That’s according to former Secretary to Ghana’s first President Kwame Nkrumah, Dr. K. B Asante.
“Young people deserve better. Even though back then we didn’t have much, life was much more interesting and happier than it is today,“ Dr. Asante said.
He added that the "better" can only be created by Ghanaians and that should renew the self-confidence which Nkrumah tried to promote.
The former diplomat also bemoans the unending rise in the cost of living, which have rendered many impoverished.
This was contained in a documentary by Joy FM’s Kwabena Ampratwum to celebrate the 50th anniversary of the overthrow of Ghana’s first president, Kwame Nkrumah.
Dr. Asante recounts Nkrumah’s affable nature and his admiration to work with “people who know their stuff.”

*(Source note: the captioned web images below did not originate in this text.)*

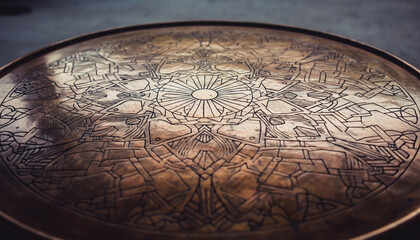 Fototapeta premium A close-up, shallow depth of field photograph captures an intricately engraved circular metal plate featuring abstract geometric and radial patterns.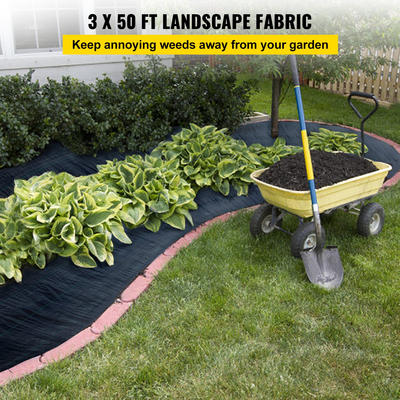 VEVOR 3FTx50FT Premium Weed Barrier Fabric Heavy Duty 5OZ, Υφαντό ύφασμα ελέγχου ζιζανίων, Υψηλή διαπερατότητα κατάλληλο για παρτέρια, ύφασμα γεωύφασμα για το υπόστρωμα, κάλυμμα εδάφους από πολυαιθυλένιο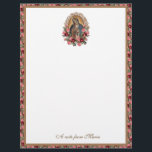 Catholic Virgin Mary Guadalupe Roses Stationery<br><div class="desc">Featuring a beautiful traditional Catholic religious vintage image of the Blessed Virgin Mary,  Our Lady of Guadalupe with pink and red roses.</div>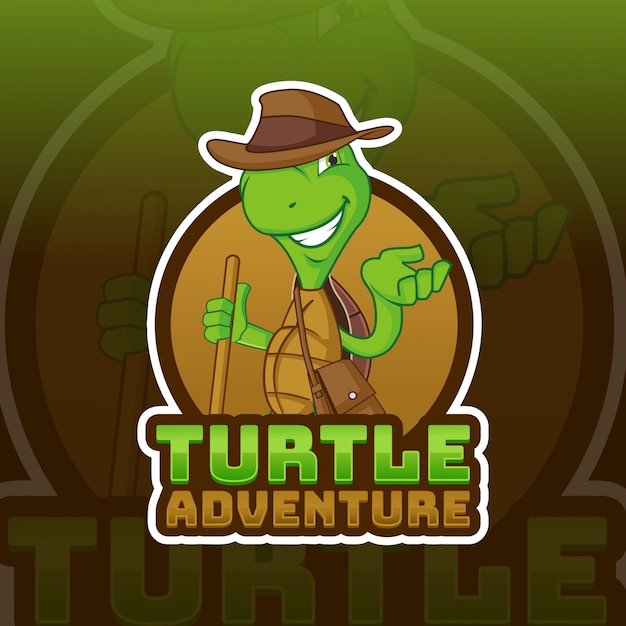 Modello di logo mascotte avventura tartaruga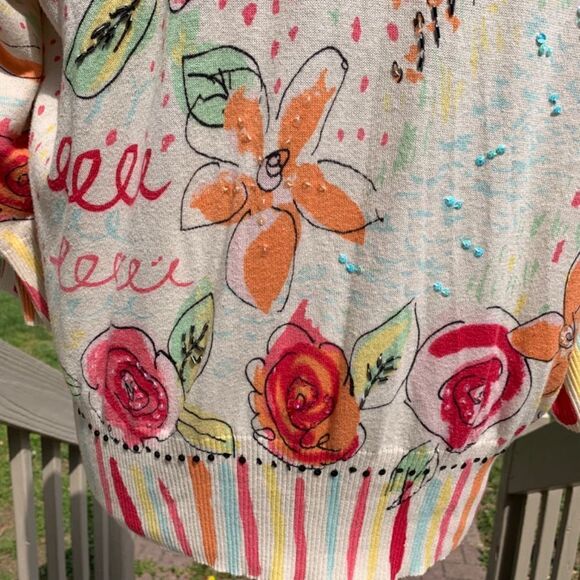 I. E. Woman Sz 1X Cream Button Up Sweater Whimsical Floral Postcard Design (C74) - Picture 11 of 15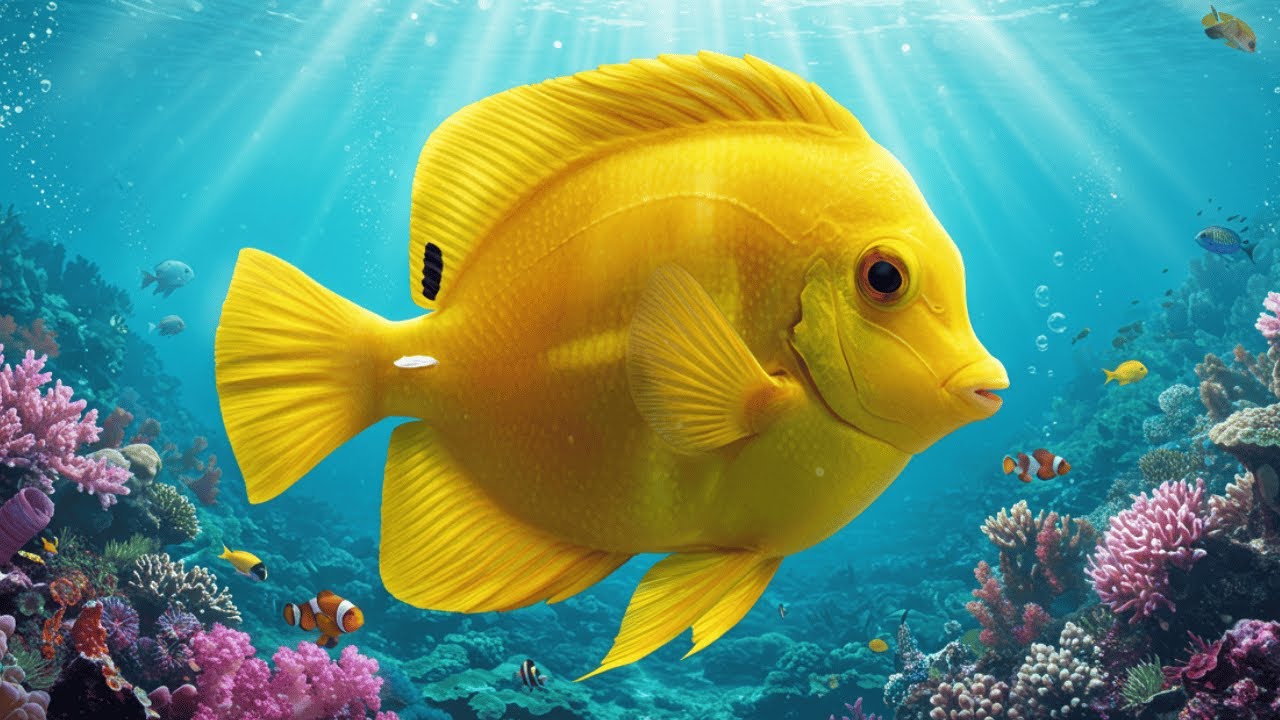 🌟 Gl&oslash;dende Gul Kirurgfisk med Skjulte Kniver 🐠 | Moro Dyr for Barn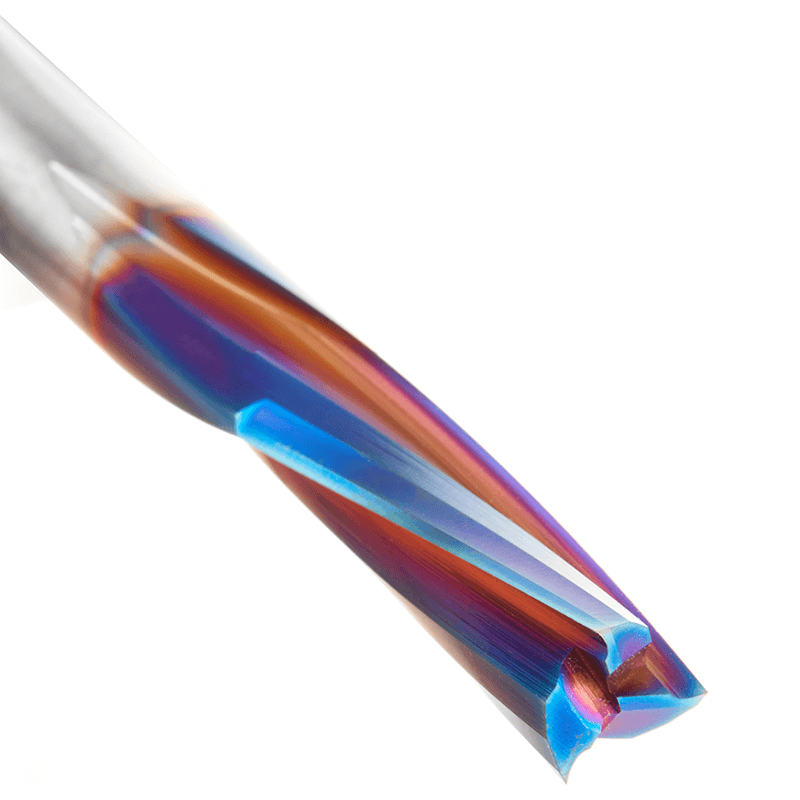 3/8" Dia x 1-1/8" Solid Carbide Spektra Extreme Tool Life Coated Spiral Finisher, 3/8" Shank Down-Cut Router Bit Alt 5 - Image
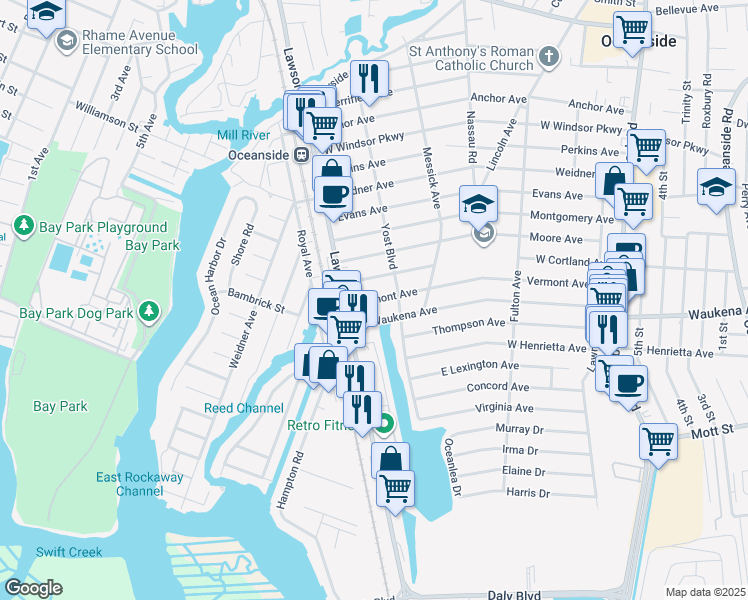 map of restaurants, bars, coffee shops, grocery stores, and more near 374 Vermont Avenue in Oceanside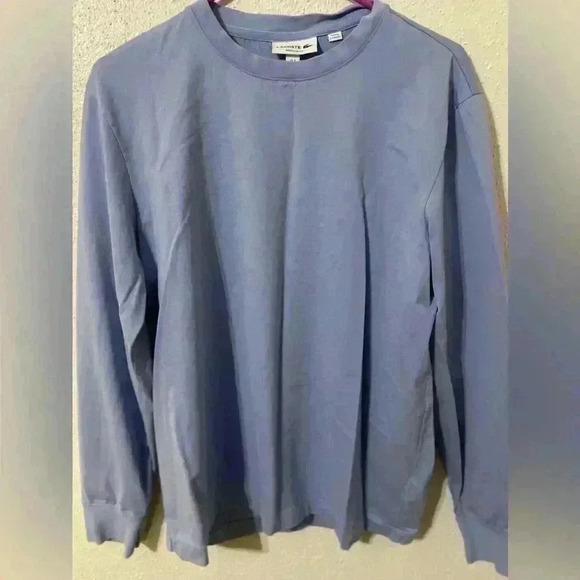 Lacoste Mens Light Purple Regular Fit Long Sleeve Pullover T-Shirt Size Large - Picture 1 of 3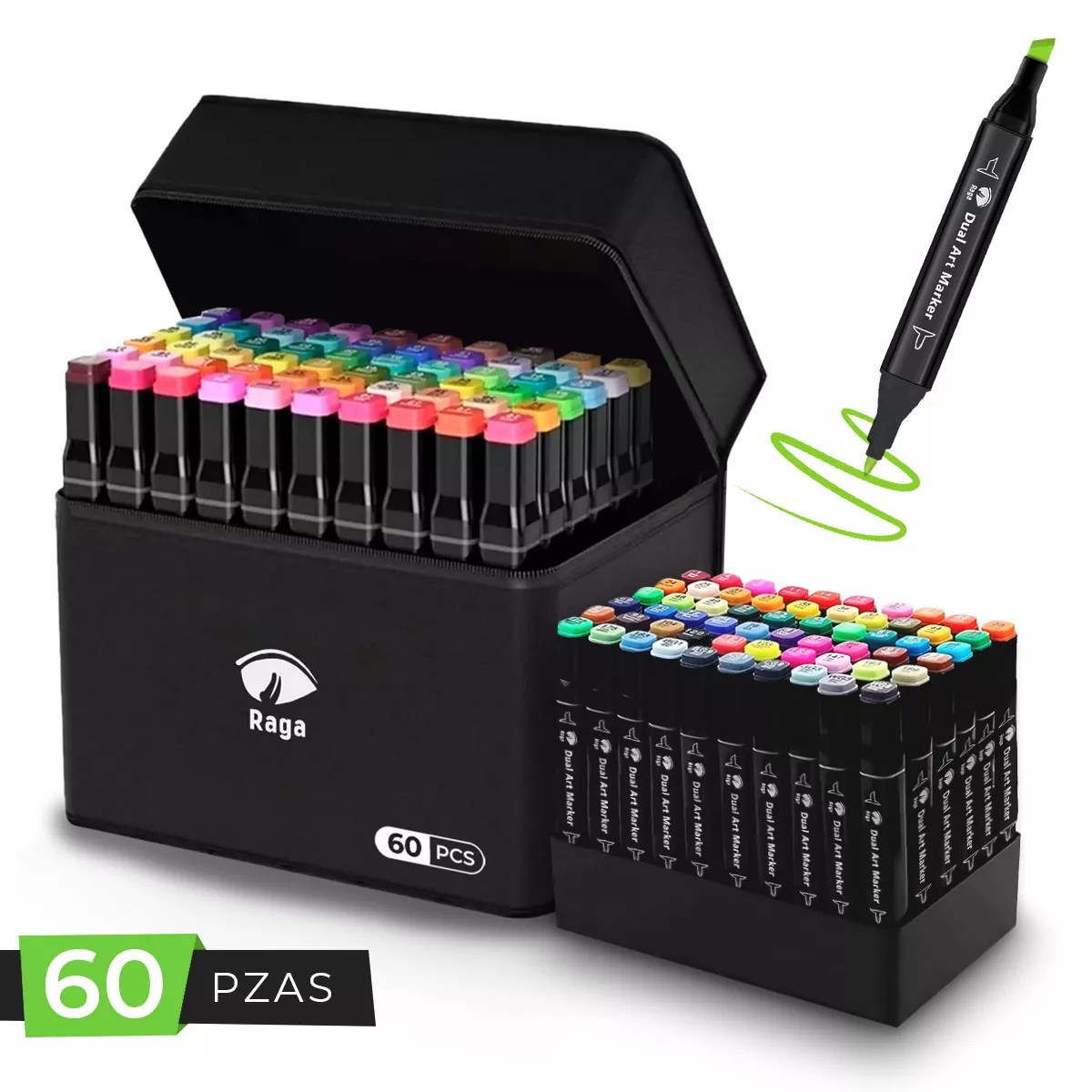 Marcadores Doble Punta Plumones Punta Pincel Fly 60 Colors Color Negro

He fondly narrated how Kwame Nkrumah used to instruct him to draft letters to his fellow African presidents and say for instance “I told you so. Nkrumah.”
A forerunner in the fight for Ghana’s independence in 1957, Nkrumah formed the new era of African unity, a fight he was leading until February 24, 1966.
A young student at Adisadel who he [Nkrumah] presented an award to, Akwasi Afrifah, who became a soldier 11 years later overthrew him in Ghana’s first military coup.
Speaking to Nkrumah's daughter, Samia Yaaba Nkrumah, former Chairman of the CPP, she the recalled events of February 24th, 1966.
“Mother and the three of us at the Flagstaff House and we woke up to the sounds of gunshots. We were told to vacate the House in a very short time,”
Fathia Nkrumah, Samia said, told them to kneel and pray adding, “even if they fire at you, nothing will happen to you.
Dr. Asante doesn’t think that the aspirations of Nkrumah went down with him to the grave if Ghanaians can’t live a much happier life today.